A hepatocyte-specific Dpp9 knockout mouse (DPP9-KO) was developed and used to explore hepatocyte Dpp9 in experimental HCC. DPP9-KO mice had reduced body, liver and subcutaneous adipose tissue mass, lower fasting plasma glucose and fewer small macroscopic liver nodules compared to DPP9-WT mice. Activated caspase-1 protein and the inflammation markers Nfkbib, Cxcl10 and Ccl5 were elevated in the DPP9-KO liver.

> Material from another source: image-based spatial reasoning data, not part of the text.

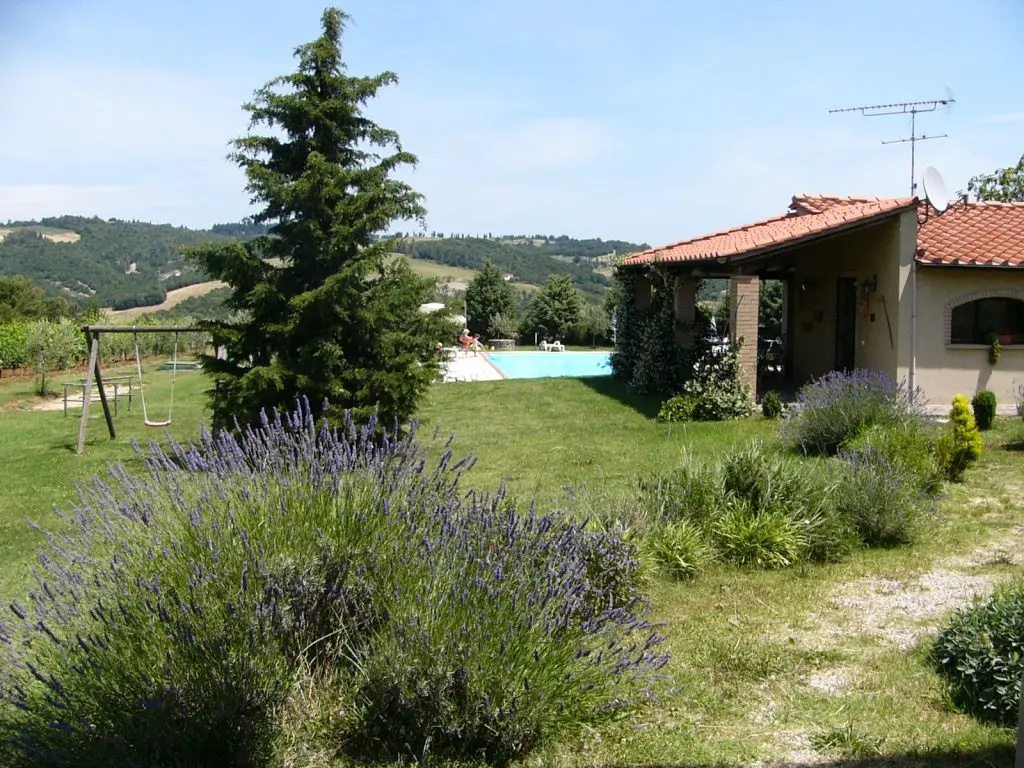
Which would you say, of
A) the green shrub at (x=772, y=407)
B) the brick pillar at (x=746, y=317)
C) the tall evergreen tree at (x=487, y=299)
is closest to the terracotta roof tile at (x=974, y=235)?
the brick pillar at (x=746, y=317)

To investigate outcomes of reduced global abundance of Dpp9 in adult mice, we generated a conditional Dpp9 knockout mouse model. The degree of Dpp9 knockdown in these mice varied across organs, with kidneys and lungs relatively resistant to Dpp9 knockdown. Complete Dpp9 depletion produced severe diarrhoea and lethality, which were accompanied by renal and intestinal epithelial cell death.

Complete global Dpp9 knockdown can be as lethal in adults as in neonatal mice, but considerable Dpp9 loss can be tolerated. These data provide insights into how partial Dpp9 loss affects mammals, which is instructive for the toxicology of chemical inhibitors of DPP9.